There was a lot of Netflix. I burned through eight seasons of The Office in a flash. Some days I felt empty inside. After a while I realized that I needed to spend part of my day exercising and part of it with friends or family. When I did I felt a lot better about life. I looked for work, albeit passively. I had interviews for accounting positions with two companies that seemed compelling, but I could only muster lukewarm enthusiasm for either.
After about a month my money started running out. During that time I had been spending my Friday nights baking with my friend Jared to prepare for the Gilbert Farmers Market on Saturday morning. In addition to baking, he also managed the restaurant attached to his bakery. One day I asked if they needed any kitchen help at the restaurant. They did. He hired me.
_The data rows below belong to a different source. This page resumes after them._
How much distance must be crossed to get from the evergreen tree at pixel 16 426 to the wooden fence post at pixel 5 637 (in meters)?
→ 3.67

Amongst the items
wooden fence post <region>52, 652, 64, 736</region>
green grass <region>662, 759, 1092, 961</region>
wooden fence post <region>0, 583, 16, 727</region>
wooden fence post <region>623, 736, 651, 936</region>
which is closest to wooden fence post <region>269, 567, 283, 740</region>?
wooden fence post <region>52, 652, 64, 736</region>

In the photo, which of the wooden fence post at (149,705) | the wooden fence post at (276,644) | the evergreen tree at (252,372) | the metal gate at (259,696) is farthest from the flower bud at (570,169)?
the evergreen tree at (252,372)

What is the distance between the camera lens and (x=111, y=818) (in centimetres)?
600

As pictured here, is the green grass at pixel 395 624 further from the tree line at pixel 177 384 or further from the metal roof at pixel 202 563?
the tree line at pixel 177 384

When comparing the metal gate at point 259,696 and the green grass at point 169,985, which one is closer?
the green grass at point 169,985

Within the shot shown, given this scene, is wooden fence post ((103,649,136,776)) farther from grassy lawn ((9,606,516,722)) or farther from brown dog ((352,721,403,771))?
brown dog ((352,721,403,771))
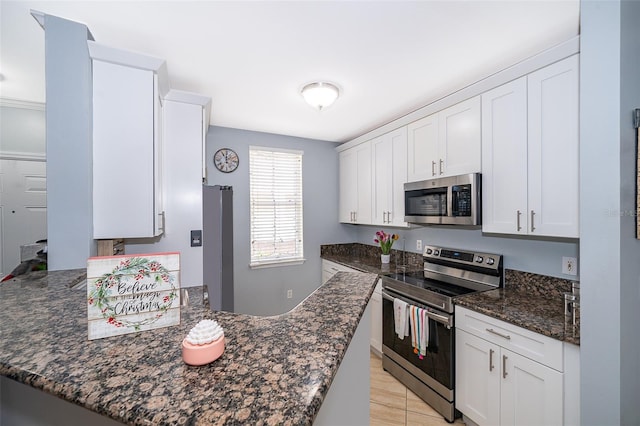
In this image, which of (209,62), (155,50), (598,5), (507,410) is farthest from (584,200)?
(155,50)

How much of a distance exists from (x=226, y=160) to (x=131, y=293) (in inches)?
112

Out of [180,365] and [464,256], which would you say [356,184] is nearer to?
[464,256]

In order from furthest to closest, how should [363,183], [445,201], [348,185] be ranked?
1. [348,185]
2. [363,183]
3. [445,201]

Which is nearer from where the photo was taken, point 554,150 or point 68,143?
point 68,143

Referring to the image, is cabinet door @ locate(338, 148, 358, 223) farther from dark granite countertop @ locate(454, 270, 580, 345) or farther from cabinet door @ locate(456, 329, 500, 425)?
cabinet door @ locate(456, 329, 500, 425)

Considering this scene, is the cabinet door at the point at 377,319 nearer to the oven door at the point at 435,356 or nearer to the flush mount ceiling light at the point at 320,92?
the oven door at the point at 435,356

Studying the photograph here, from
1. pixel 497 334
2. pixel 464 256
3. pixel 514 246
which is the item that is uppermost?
pixel 514 246

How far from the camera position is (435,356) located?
7.07ft

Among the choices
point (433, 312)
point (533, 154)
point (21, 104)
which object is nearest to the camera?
point (533, 154)

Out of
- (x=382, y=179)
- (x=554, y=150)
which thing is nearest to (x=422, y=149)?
(x=382, y=179)

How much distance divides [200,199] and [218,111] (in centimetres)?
109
On my first or second day on the job, I remember thinking to myself, Wow. It feels like I’m doing real work. It was something that had been absent from so many of the other jobs I had throughout my accounting career: the ability to see, touch, smell, hear, and taste the output of my labor.
Some days are really hard. By the time we close, the kitchen looks like a disaster site and dishes are piled a mile high. But most days — after learning a new cooking technique or knife skill; after completing order after order after order and nailing each one; after having customers tell me how much they loved their meal, how they’ve found a perfect sandwich — I feel like a badass.